Osama lalu menawarkan bantuan ke pemerintah Saudi untuk melawan Irak. Tawaran itu sayangnya ditolak. Saudi malah meminta bantuan AS untuk menghalau Irak. AS bersedia membantu yang ujungnya membuat ratusan ribu pasukan AS membanjiri Arab Saudi guna bersiap apabila agresi Irak bergeser kesana.
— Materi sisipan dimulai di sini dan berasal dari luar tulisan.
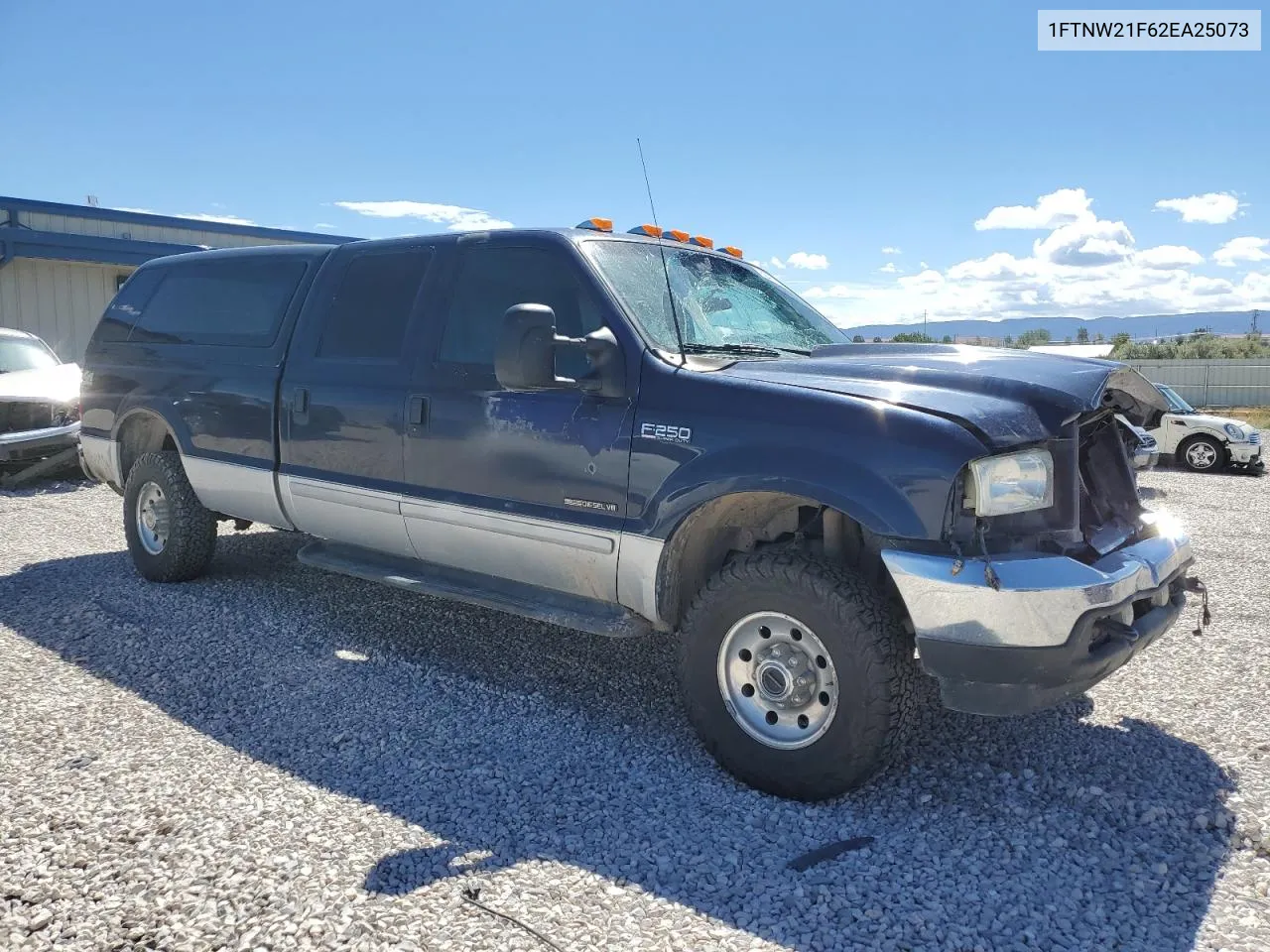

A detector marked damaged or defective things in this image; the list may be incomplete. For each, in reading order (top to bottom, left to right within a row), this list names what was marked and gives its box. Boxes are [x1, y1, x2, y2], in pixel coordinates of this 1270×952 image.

damaged front bumper [883, 531, 1189, 715]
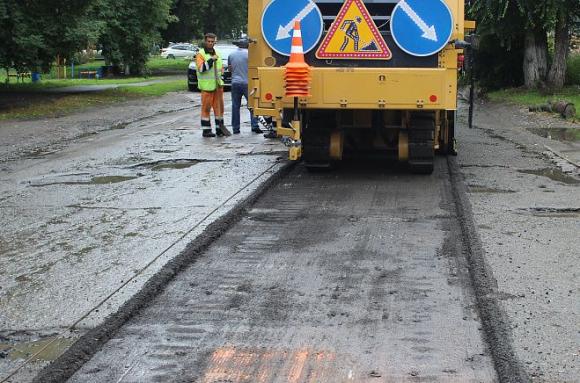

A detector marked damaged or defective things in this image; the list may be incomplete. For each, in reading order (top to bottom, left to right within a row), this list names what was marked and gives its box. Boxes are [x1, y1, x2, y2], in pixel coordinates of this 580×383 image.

damaged road surface [59, 162, 500, 383]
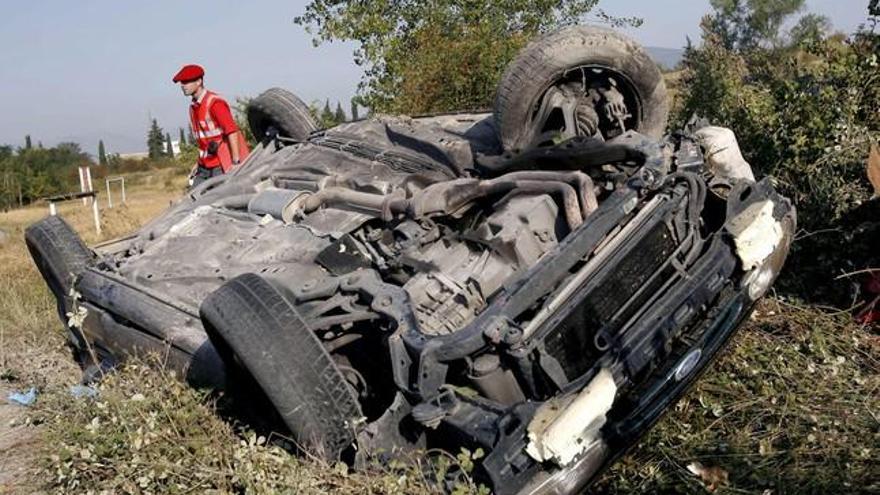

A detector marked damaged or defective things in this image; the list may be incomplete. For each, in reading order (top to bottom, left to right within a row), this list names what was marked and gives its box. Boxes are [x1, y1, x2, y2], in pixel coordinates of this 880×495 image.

broken plastic debris [7, 388, 37, 406]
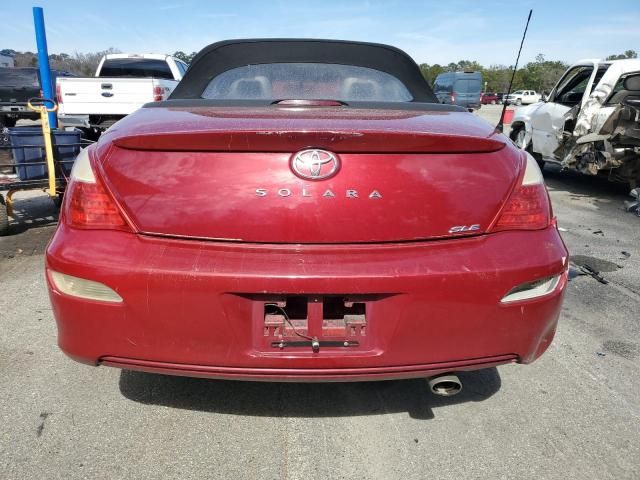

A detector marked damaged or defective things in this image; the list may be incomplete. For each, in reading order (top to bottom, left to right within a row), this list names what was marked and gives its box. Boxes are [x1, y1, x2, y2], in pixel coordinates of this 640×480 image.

damaged white car [510, 59, 640, 187]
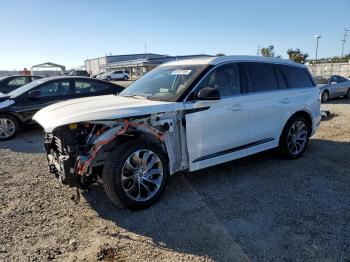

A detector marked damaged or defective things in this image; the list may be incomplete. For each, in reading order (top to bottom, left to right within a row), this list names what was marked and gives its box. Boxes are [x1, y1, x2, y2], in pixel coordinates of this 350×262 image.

damaged white suv [32, 55, 320, 209]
Datangnya pasukan AS di Arab Saudi ditentang habis-habisan oleh Osama. Menurut Osama mengundang AS ke Arab Saudi adalah penghinaan besar dan menodai kesucian Tanah Suci. Osama mengkritik pemerintah yang akhirnya membuat dirinya diusir dari Arab Saudi. Pengusiran inilah yang nantinya mengaktifkan kembali radar jihad Osama pasca perang Afghanistan.
Setelah pergi dari Saudi, ia melanglang buana ke banyak negara muslim untuk konsolidasi gerakan jihad secara serius. Bersama Ayman Az-Zawahiri, Osama berkeliling untuk membicarakan masa depan jihad kepada para alumni Afghanistan pasca datangnya pasukan AS ke Saudi. Usaha Osama ini faktanya memang berhasil. Banyak orang tertarik dengan seruannya. Osama pun memiliki banyak pengikut di berbagai negara. Hal demikian nantinya yang membuat Osama secara resmi mendeklarasikan Al-Qaeda sebagai gerakan jihad secara terbuka.
Visi Al-Qaeda
Al-Qaeda sebagaimana jamak diketahui kerap melakukan tindakan kekerasan dalam rupa terorisme. Tidak terhitung berapa banyak nyawa yang melayang akibat tingkah Al-Qaeda. Osama mengarahkan Al-Qaeda untuk menyerang semua simbol kekuatan barat, dalam hal ini AS dan sekutunya. Alasan utama mengapa AS dan sekutunya yang dipilih sebagai target adalah karena sepak terjang negara-negara itu yang selama ini kerap menindas negeri-negeri muslim dan menjadikan negeri-negeri itu sebagai boneka.
Al-Qaeda dimaksudkan sebagai alat melawan hegemoni negara-negara tersebut sekaligus membebaskan tanah muslim dari cengkeraman negeri barat. Jalan yang ditempuh untuk mewujudkan visi ini melalui jalur jihad secara fisik. Osama menafsirkan jihad seperti yang pernah ditafsirkan Sayyid Qutb, Abdullah Azzam, Umar Abdurrahman dan para ulama Salafy Jihadi lain.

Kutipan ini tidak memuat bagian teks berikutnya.